Documento
※
L’autostrada dei Laghi: la prima al mondo

Partiamo dalla nostra vecchia e cara Europa, che ha il privilegio di ospitare la prima autostrada del mondo. A “contendersi” il titolo l’Italia e la Germania (toh, guarda caso). Noi con la “Autostrada dei Laghi“, i tedeschi con la AVUS (Automobil Verkehrs und Übungs-Straße ovvero Strada per il Traffico e per le Prove delle Automobili).

Entrambe vennero progettate e costruite negli anni ’20. La diatriba nasce dal fatto che sebbene la AVUS fu terminata prima della “Milano Laghi”, in realtà non nacque come autostrada ma come pista di prova per le auto. Venne convertita solo dopo in via trafficabile.

Invece, la strada che nel 1921 l’ingegnere Pietro Puricelli progettò per collegare Milano con le zone turistiche del Lago di Como e del Lago Maggiore, nacque proprio come riservata al traffico veloce e con il pagamento di un pedaggio per coprire le spese di costruzione e di gestione.

Strade ed autostrade: entrata della Milano-Laghi da Piazzale ai Laghi
Settembre 1952: l’entrata dell’autostrada Milano-Laghi da Piazzale ai Laghi.

Le strade degli antichi romani

Ma a costruire vie di comunicazione lunghe e funzionali avevano già pensato gli antichi Romani. Essi pur senza gli ausili della modernità, facevano cose davvero a regola d’arte. Da Roma partivano e partono tuttora strade che collegano l’Urbe ai quattro angoli dello Stivale. Tra queste vi è la Via Appia, che arrivava sino a Brindisi e che serviva per portare uomini e merci al porto da cui salpavano le navi per la Grecia. Oggi le antiche vie romane sono strade statali preziose per alleggerire il traffico delle principali autostrade e collegare i piccoli centri.

Strade famose d’Europa

Altri due esempi di strade da vedere (e percorrere) in Europa li troviamo in Norvegia e in Irlanda. Il paese dei fiordi possiede una delle opere viarie più ardite, la Atlantic Ocean Road. Una strada lunga solo otto chilometri simile ad un immenso otto volante sospeso su una serie di isolotti che collegano le città di Kristiansund e Molde. E’ esposta a vento e mareggiate tanto da essere classificata come la strada più pericolosa del mondo. In compenso nel 2006, il quotidiano inglese The Guardian l’ha eletta “miglior viaggio su strada”.

In Irlanda invece c’è la splendida Conor Pass, un valico montano posto nella Penisola di Dingle, nel nord dell’isola. Una strada impervia e insidiosa, che si arrampica sulle pendici del Monte Brandon e che offre panorami mozzafiato sulla omonima baia e su una serie di laghetti sparsi nelle vallate. Come per la sua “sorella” norvegese, la Conor Pass richiede grande impegno nella guida. In alcuni punti la strada è limitata solo da un muretto di pietra, oltre il quale ci sono precipizi di oltre seicento metri.
※
Compiti
[a] Rispondi a queste domande sull'articolo sulle strade:
(i) Chi progettò nel 1921 la strada per collegare Milano con i laghi?
(ii) Fino a quale città arrivava la Via Appia?
(iii) Quanto è lunga la Atlantic Ocean Road?
[b] Secondo l'articolo sulle strade, perché la AVUS, pur terminata prima della Milano-Laghi, non ha un titolo indiscusso di prima autostrada del mondo?
I record non servono a svolgere questi compiti.
※
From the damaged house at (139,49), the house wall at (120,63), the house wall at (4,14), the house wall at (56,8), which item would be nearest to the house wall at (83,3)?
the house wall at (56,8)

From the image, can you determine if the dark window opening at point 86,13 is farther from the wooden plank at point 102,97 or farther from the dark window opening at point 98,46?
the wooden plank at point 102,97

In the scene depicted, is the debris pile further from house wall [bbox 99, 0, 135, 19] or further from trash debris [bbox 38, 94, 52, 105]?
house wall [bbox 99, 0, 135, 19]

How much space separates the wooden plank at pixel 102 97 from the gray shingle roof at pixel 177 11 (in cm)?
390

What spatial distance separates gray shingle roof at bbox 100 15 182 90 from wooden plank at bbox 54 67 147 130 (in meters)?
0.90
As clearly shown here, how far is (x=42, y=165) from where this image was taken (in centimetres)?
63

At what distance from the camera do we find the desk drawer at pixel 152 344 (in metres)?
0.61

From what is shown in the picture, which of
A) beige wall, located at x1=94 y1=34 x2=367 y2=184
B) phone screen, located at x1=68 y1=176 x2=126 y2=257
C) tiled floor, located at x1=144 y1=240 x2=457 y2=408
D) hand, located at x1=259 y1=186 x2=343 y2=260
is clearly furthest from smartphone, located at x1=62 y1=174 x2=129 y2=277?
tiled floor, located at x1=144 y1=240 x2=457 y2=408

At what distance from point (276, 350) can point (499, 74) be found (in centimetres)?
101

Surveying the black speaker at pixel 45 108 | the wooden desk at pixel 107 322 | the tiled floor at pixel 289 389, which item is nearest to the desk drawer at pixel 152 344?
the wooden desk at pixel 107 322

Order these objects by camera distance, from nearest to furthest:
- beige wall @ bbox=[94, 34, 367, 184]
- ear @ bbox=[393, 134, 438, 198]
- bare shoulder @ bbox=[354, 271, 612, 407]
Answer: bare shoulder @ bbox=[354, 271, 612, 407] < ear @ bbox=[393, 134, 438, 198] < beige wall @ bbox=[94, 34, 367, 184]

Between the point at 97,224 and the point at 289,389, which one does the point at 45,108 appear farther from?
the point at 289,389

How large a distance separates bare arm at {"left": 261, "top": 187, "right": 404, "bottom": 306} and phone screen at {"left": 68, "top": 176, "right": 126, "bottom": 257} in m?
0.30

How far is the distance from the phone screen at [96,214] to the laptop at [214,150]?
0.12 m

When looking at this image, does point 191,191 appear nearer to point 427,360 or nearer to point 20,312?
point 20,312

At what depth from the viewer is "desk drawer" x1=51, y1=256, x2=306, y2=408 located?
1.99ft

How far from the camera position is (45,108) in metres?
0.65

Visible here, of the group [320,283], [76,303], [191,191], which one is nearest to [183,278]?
※
Risposte per compito
[a]
(i) L'ingegnere Pietro Puricelli.
(ii) Fino a Brindisi.
(iii) Otto chilometri.

[b] La AVUS non nacque come autostrada ma come pista di prova per le auto, e solo in seguito fu convertita in via trafficabile. La strada Milano-Laghi invece nacque proprio come riservata al traffico veloce e con il pagamento di un pedaggio.